Cria do Manthiqueira, Pedro Henrique, o Pedrinho, de apenas 21 anos, faz parte da base de jogadores nascidos e criados em Guaratinguetá, e que atuam no clube desde muito cedo. Rápido e habilidoso, ele tem sido destaque na campanha do clube na Segunda Divisão do Campeonato Paulista, que garantiu o acesso ao Paulistão A3 de 2018. E como torcedor mantiqueirense, o camisa 10 não esconde a emoção de fazer história pelo seu time.
Na semifinal que garantiu o acesso do clube diante do União Mogi, no dia 16 de setembro, Pedrinho marcou o dele na vitória por 3 a 1. Após a partida, o jogador afirmou ter sido impossível 'segurar as lágrimas', principalmente pela responsabilidade de ser apontado como o principal atleta do elenco.

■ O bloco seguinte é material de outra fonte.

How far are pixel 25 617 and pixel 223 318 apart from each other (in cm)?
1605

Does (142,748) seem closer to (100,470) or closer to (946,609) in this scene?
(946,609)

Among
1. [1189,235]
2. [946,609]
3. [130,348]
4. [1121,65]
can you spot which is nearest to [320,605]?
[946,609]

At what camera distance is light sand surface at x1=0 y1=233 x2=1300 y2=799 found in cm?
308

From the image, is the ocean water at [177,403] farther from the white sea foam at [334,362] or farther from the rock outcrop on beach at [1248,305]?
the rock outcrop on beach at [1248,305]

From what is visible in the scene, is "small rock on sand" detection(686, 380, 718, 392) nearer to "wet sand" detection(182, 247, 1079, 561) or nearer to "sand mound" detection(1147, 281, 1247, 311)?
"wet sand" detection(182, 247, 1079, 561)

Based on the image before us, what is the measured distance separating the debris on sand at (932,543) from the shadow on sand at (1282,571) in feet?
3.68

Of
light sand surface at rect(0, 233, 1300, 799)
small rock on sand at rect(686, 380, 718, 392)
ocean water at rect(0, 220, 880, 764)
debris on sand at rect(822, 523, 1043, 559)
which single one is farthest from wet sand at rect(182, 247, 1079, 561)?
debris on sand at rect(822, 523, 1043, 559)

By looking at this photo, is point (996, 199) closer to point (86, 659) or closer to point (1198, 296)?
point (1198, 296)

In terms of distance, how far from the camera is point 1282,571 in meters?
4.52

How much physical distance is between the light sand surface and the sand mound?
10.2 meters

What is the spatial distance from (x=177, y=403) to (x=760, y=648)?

“Esse acesso representa muito para mim e para a minha carreira. Nunca tinha conquistado nada. Tudo caía muito em cima de mim, por eu ser o atleta que mais tempo joga no clube. Quando saí de campo, não aguentei. Chorei muito”, afirmou. “Fico emocionado só de pensar. Depois de tantas dificuldades, hoje a gente conseguiu provar que somos capazes”, acrescentou.
PRATA DA CASA
Pedrinho chegou aos nove anos de idade na equipe fundada por Dado de Oliveira, em 2005. Com um sonho e muita determinação, o garoto de origem pobre encontrou um porto seguro dentro das quatro linhas. Desde então, são 12 anos atuando no time laranja, e uma relação de amor e respeito com o homem que lhe abriu as portas.

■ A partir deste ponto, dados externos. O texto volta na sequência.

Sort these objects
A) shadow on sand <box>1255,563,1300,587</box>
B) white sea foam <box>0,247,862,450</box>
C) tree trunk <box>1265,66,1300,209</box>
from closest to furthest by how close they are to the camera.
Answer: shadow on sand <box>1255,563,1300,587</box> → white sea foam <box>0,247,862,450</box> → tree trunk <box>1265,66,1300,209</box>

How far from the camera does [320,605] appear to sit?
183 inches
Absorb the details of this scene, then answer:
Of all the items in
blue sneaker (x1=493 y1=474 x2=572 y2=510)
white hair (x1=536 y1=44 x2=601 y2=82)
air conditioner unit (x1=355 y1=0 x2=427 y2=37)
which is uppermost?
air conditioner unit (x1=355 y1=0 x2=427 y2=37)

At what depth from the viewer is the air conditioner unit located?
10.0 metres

“Eu sempre tive vontade de ser jogador. Queria dar uma condição melhor para a minha família e ser reconhecido. Hoje, estou conquistando isso. Mas nada disso teria acontecido se o Dado não tivesse acreditado em mim. Ele é como um pai. Devo muito”, disse.
CARTILHA
Educado no Manthiqueira sob os ensinamentos do fair play – a partir da cartilha criada pela técnica Nilmara Alves –, Pedrinho sempre desejou subir de divisão pondo em prática o que aprendeu. Apesar de ter enfrentado a desconfiança dos torcedores ao longo dos anos, ele sabia que seria possível realizar tal feito.

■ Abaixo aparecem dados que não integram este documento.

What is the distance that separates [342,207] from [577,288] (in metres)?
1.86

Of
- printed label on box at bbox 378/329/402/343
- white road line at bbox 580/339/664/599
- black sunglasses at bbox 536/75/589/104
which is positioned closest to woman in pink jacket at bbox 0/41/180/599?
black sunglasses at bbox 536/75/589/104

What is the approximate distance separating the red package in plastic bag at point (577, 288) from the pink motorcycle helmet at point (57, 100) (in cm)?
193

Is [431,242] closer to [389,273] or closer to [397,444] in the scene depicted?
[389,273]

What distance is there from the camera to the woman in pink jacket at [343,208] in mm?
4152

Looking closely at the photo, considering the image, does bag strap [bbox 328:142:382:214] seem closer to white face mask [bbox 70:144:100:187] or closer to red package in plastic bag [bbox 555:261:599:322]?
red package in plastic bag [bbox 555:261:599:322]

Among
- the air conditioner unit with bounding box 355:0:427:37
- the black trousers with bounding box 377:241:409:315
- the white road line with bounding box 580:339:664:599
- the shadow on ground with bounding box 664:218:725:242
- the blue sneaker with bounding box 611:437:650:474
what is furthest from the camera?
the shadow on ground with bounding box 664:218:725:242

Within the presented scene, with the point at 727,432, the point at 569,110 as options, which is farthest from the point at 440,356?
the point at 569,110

“A gente não fez cera, nem tentou manipular os jogos. Claro, muitas vezes não acreditaram que daria certo. Então, quando conseguimos, tudo mudou. Esse foi o melhor ano de todos. Eu saio na rua, o pessoal me reconhece. E eles sabem que a nossa postura dentro de campo é como a gente tenta levar a vida fora dele. É muito boa essa sensação”, explicou. “Se a gente conseguiu o acesso, é porque acreditamos nessa filosofia”, concluiu.
Neste sábado, diante do EC São Bernardo, o Manthiqueira joga pelo título da Segunda Divisão, precisando de apenas um empate para levantar o caneco. A partida acontece no estádio Dario Rodrigues Leite, em Guaratinguetá, às 15h.